The Census Bureau has not headed his words. Not only was the question present on the 2000 Census, but it will be on the 2010 Census:

They’ve changed the question slightly. Now they are asking, “What race are you.”
My friend’s great grandparents were from China and settled in Hawaii. She has lived her entire life in Oregon, has never been to China, and doesn’t speak Chinese. Is she supposed to check “Chinese”? The question doesn’t ask, “what race were your ancestors?” It asks you what race you are.

People who are themselves from, or whose ancestors were from, the Philippines, Vietnam, China, Japan and some other nations each get their own boxes to check. My ancestors were from Romania and the Ukraine. Why am I just “White”? It sounds too much like, “You all look the same to me.”

There were questions on the year 2000 Census long form such as:

-What is your ancestry or ethnic origin? (question 10)
-Where were you born? (question 12)

These questions could fit inside the large space allotted to the race question on the 2010 Census form, and replace the question. They ask what your ancestors were, or what your origin was, but they allow you to be an American now. And those questions yield a lot of the information required to make an inference about race.

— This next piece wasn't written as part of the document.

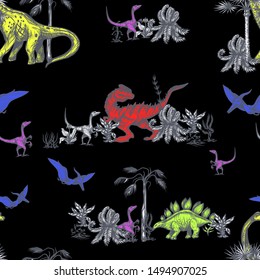 Seamless pattern with different dinosaurs.  Vector.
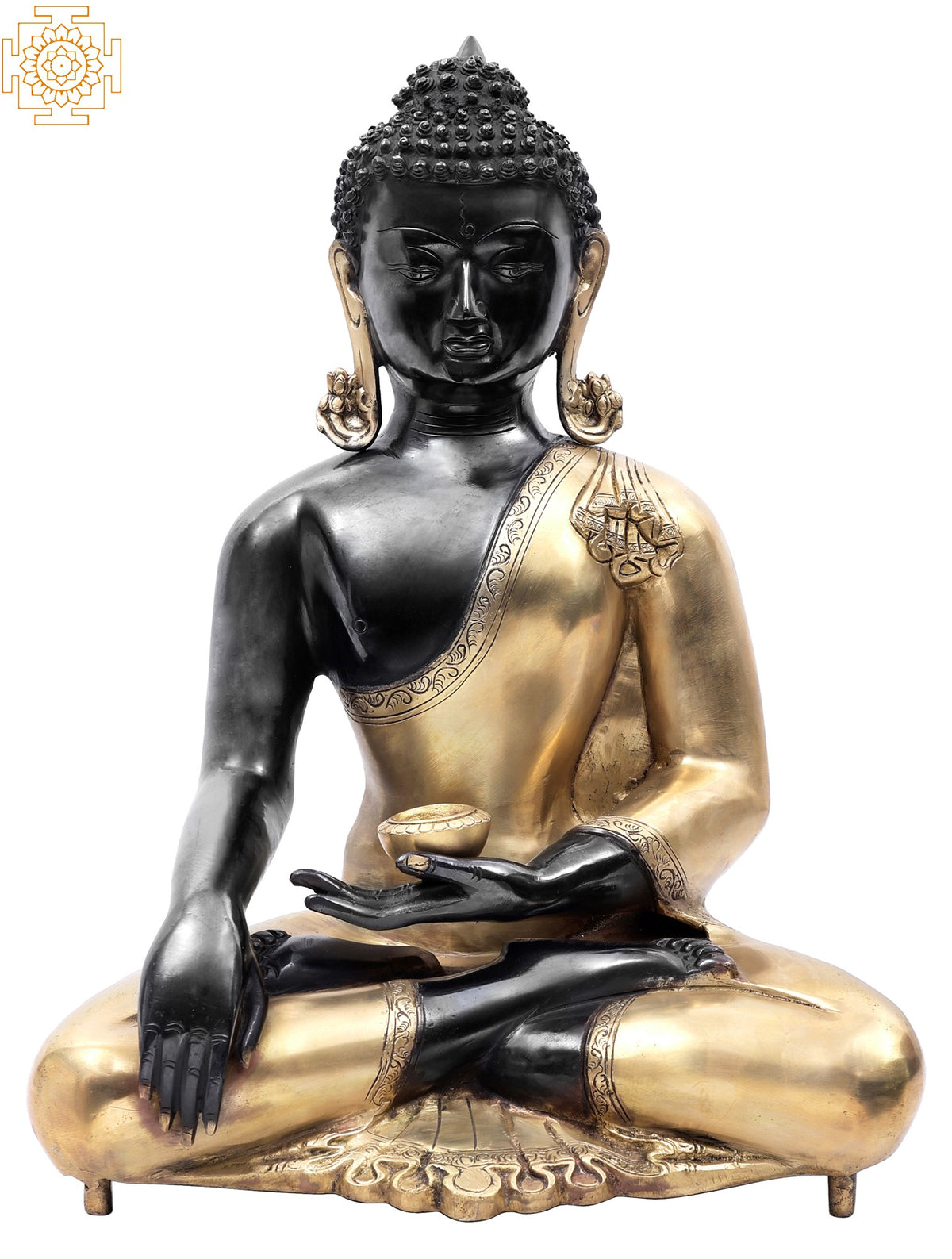19" Black Budda Adorned in a Golden Robe in Brass | Handmade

If the government really needs to ask specifically about race, the question could be moved to the 2010 long form, which is now part of the “American Community Survey,” a separate, smaller census program that produces highly reliable data. The government should be a force promoting national unity. Instead it promotes disunity by asking every single American to categorize him or herself by race. And the race question is the one that gets the largest geographic area on the entire census form!1

In answer to the question, “what race are you,” I would choose “Some other race,” and write in “American.” My friend from Oregon, who is less concerned about immigration than I am, but would enforce the law by truly penalizing employers, would answer, “Some other race,” and write in “Human.” Either one of these is better than what the census is looking for. People can make a point of choosing to write in either “American” or “Human” in answer to the race question on the 2010 Census.

CHARLES BREITERMAN is an attorney and writer/researcher for NumbersUSA

1The question that gets the second largest amount of space is asking whether you are of Hispanic origin. But that question could certainly be covered with a more general, “what is your ancestry or ethnic origin?” Together, the race and Hispanic questions take up 30% of the space allotted to the 10 questions on the form, according to measurements with a ruler of the form on a computer screen.